Мы оказались в маленькой круглой комнате. На столе стоял настоящий радиопередатчик, а посередине – какой-то очень большой предмет, накрытый брезентом. Мне, правда, было не до восхищения мебелью. Талли, я был панике. Вот я стою здесь, посланец бога без послания. Чтобы прикрыть мою задницу, ни кусты не загорятся, ни море не расступится. Знаешь, мне иногда снится такой сон: я стою на сцене, пою, но что-то не так. На мне нет брюк, или зал пустой, или группа играет не ту музыку.

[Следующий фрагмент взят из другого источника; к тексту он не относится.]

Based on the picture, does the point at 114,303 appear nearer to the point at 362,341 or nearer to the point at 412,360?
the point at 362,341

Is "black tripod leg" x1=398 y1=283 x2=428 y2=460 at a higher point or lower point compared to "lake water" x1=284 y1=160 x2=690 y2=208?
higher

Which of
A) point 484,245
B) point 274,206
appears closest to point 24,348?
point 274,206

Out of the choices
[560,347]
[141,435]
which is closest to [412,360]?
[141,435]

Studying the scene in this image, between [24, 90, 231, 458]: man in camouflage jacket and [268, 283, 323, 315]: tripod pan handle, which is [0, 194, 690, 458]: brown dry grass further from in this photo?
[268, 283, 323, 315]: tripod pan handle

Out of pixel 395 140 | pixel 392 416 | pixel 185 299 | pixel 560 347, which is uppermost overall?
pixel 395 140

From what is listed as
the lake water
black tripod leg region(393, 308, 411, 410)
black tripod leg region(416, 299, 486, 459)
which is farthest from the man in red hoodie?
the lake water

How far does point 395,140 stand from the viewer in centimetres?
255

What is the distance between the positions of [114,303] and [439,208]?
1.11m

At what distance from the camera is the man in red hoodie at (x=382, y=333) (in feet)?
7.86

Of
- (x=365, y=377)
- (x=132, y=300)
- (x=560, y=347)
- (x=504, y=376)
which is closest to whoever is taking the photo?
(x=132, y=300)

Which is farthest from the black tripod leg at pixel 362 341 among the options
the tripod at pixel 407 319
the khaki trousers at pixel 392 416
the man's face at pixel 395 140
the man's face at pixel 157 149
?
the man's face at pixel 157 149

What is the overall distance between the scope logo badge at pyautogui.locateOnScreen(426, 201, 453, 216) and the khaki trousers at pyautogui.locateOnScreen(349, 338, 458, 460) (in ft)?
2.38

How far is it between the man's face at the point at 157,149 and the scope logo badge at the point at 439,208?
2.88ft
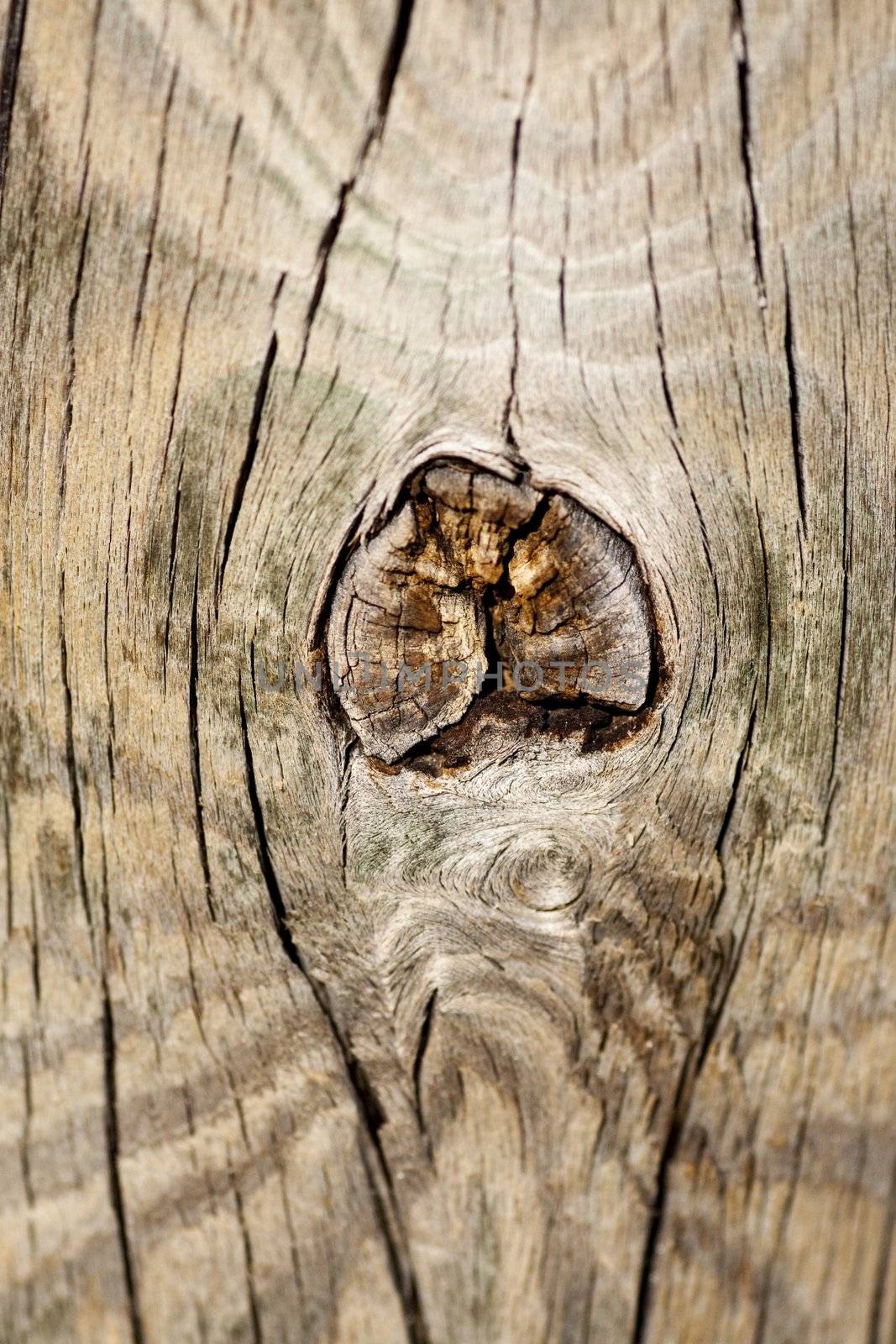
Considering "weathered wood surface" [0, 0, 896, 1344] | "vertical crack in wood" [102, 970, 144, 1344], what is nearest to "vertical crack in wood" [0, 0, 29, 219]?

Сквозь шум в голове до меня донеслись слова Уолтэма:
– Капитан Сингер, я знаю, вы не посланник капитана Кида, и я знаю, что вы не написали речь. На самом деле, послав вас, Парфе просто оказал мне услугу.
Как будто у меня в голове и так бардак не творился. Я был просто в шоке.
– Я не совсем понимаю вас, – пробормотал я.
– Синга, рай, в котором мы жили и которой любили, исчезает на глазах. Все, что мы пытаемся сделать здесь – это как можно дольше придерживаться веры наших предков. Правительство и миссионеры считают нас чокнутыми и стараются нас «модернизировать», но мы были здесь первыми. Я знаю, подобный образ мыслей не особенно помог коренному населению вашей страны, и они боролись сотни лет, пока боги не подсказали им открыть индейские казино. Теперь они копят деньги, чтобы самим решать свою судьбу. Что-то вроде этого хотим для своего народа и мы с Парфе.